Gül, yıllar önce Londra’da yaşadığı yıllarda günün birinde yaşam çizgisinde böyle bir karenin olacağı aklının ucundan geç irmiş miydi? Buckhingham Sarayı’ndan içeri girerken eski Londra günleri hatırladığında ne hissedecekti?
Önceki akşam bu sorumu yanıtlarken “Kader...” diye söze girdi Cumhurbaşkanı ve devam etti:
“Kader getirdi beni böyle bir pozisyona, böyle bir sandalyeye oturttu. Tabii ki çok heyecan verici gurur verici bir olay. Bugün Saray’ın çevresinden geçerken bütün yolların Türk ve İngiliz bayraklarıyla süslenmişti. Benim Türk devletini temsil ediyor olmam benim için ayrı bir kıvanç, onur ve sorumluluk şüphesiz...”

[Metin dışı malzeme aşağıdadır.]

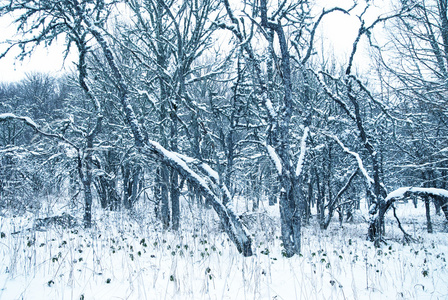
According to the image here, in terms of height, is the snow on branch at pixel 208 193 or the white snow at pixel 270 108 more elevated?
the white snow at pixel 270 108

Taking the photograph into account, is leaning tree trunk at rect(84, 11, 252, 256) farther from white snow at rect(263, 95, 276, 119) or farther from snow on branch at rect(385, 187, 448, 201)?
snow on branch at rect(385, 187, 448, 201)

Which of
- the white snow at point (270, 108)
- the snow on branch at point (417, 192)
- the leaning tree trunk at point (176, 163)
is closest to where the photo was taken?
the leaning tree trunk at point (176, 163)

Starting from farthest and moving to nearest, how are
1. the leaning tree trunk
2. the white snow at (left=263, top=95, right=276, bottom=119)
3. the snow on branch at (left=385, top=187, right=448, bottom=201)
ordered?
the snow on branch at (left=385, top=187, right=448, bottom=201)
the white snow at (left=263, top=95, right=276, bottom=119)
the leaning tree trunk

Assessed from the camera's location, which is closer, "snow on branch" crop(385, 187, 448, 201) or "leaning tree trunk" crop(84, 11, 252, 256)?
"leaning tree trunk" crop(84, 11, 252, 256)

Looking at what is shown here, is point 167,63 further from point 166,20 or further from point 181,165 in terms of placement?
point 181,165

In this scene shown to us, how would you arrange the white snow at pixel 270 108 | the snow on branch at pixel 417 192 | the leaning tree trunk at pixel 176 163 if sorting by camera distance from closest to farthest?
the leaning tree trunk at pixel 176 163 → the white snow at pixel 270 108 → the snow on branch at pixel 417 192

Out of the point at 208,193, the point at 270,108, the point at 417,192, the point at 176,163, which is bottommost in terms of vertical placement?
the point at 417,192

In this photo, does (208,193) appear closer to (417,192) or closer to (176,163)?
(176,163)

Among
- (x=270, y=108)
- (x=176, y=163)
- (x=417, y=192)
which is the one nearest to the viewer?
(x=176, y=163)

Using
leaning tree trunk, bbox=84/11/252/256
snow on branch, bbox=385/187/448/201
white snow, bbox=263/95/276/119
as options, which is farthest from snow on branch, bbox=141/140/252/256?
snow on branch, bbox=385/187/448/201

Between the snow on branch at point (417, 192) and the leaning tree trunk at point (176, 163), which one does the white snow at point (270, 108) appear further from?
the snow on branch at point (417, 192)

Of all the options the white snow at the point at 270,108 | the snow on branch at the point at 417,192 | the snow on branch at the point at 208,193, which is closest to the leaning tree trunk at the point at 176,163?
the snow on branch at the point at 208,193

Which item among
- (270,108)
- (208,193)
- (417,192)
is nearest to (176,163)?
(208,193)

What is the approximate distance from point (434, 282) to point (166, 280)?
405cm
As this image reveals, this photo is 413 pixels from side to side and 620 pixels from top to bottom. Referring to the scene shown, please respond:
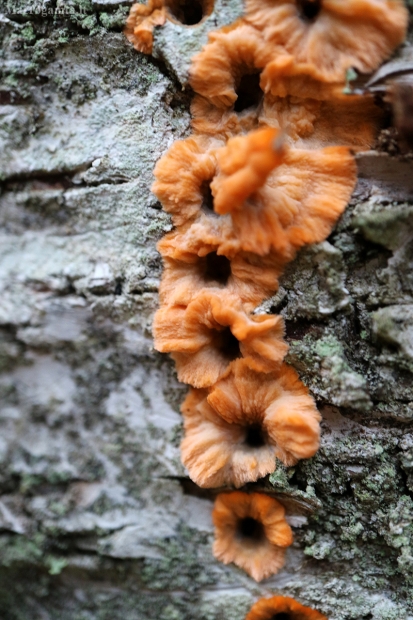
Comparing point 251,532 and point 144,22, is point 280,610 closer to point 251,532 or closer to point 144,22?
point 251,532

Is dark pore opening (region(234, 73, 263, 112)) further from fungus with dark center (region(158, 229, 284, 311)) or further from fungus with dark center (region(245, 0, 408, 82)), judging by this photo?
fungus with dark center (region(158, 229, 284, 311))

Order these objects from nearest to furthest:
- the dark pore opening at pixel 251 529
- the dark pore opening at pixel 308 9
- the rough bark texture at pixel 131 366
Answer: the dark pore opening at pixel 308 9
the rough bark texture at pixel 131 366
the dark pore opening at pixel 251 529

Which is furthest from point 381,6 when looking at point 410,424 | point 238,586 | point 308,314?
point 238,586

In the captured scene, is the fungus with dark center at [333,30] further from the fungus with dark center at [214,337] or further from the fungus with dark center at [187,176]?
the fungus with dark center at [214,337]

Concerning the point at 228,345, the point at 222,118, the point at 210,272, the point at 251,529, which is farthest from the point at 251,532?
the point at 222,118

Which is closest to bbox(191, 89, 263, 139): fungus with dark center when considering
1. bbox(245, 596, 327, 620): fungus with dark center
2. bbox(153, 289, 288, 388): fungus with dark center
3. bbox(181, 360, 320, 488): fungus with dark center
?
bbox(153, 289, 288, 388): fungus with dark center

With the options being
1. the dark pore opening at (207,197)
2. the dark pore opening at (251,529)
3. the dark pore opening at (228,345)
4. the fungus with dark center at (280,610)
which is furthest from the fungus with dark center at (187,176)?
the fungus with dark center at (280,610)
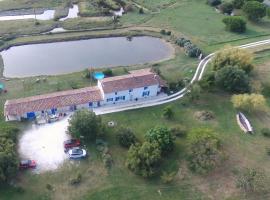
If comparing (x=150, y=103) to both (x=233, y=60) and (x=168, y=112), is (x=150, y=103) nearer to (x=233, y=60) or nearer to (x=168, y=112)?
(x=168, y=112)

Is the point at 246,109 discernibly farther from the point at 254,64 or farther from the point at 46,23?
the point at 46,23

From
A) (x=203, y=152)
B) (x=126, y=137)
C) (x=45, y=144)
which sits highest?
(x=203, y=152)

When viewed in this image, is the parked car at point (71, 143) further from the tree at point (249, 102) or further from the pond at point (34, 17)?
the pond at point (34, 17)

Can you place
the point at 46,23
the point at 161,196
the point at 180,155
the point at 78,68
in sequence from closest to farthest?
the point at 161,196 → the point at 180,155 → the point at 78,68 → the point at 46,23

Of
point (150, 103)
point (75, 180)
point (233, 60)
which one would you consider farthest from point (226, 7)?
point (75, 180)

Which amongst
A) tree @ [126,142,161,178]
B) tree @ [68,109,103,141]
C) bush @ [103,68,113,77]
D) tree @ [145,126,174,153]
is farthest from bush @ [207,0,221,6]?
tree @ [126,142,161,178]

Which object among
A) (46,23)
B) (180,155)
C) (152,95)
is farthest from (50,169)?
(46,23)
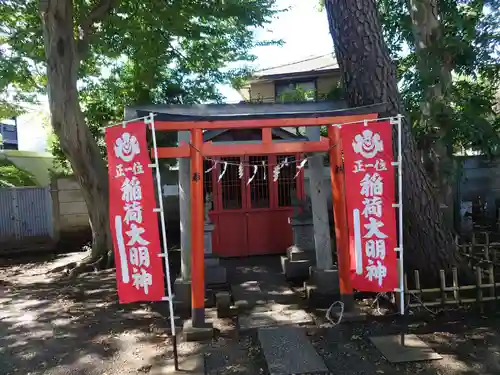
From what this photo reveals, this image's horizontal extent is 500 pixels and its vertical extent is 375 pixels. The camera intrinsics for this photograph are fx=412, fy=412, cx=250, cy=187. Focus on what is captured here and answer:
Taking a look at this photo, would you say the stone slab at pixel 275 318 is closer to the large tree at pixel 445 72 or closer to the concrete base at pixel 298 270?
the concrete base at pixel 298 270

KAYSERİ’DEN GELEN BİR AİLENİN ÇOCUĞU OLARAK

“Bu tabii şunu gösteriyor” diye devam etti Gül ve kendi durumundan çıkartılması gereken sonucu şöyle özetledi:
“Memleketimizde eksiklerimiz, noksanlarımız var, demokrasimizde de, başka konularda da... Ama nihayet bütün kanallar öyle veya böyle herkese açık. Ben Anadolu’dan, Kayseri’den gelen bir ailenin çocuğu olarak Türkiye’nin Cumhurbaşkanı olarak memleketimizi bu şekilde burada temsil ediyoruz. Bunların doğrusu herkese örnek olması gerekir. Bu bakımdan ki bugün demokrasimiz her bakımdan her alanda çok daha gelişmiş vaziyette. Burada krallık var ama Türkiye’de ise demokratik yolla, yani herhangi bir aile geçmişinize, silsileye bakmadan seçiliyorsunuz. Bunlar çok farklı duygular tabii...”
Türkiye Milli Kültür Vakfı, 1976 yılında “insan planlaması” hedefleri çerçevesinde Gül’ü Londra’ya göndermeye karar vermişti. Bu kararı alan vakıf yöneticileri, eski bursiyerlerinin 22 Kasım 2011 tarihinde Türkiye’nin Cumhurbaşkanı olarak Kraliyet Ailesi’nin atlı arabası üstünde Buckingham Sarayı’ndan içeri girmiş olmasından kuşkusuz mutluluk duyuyorlardır bugün.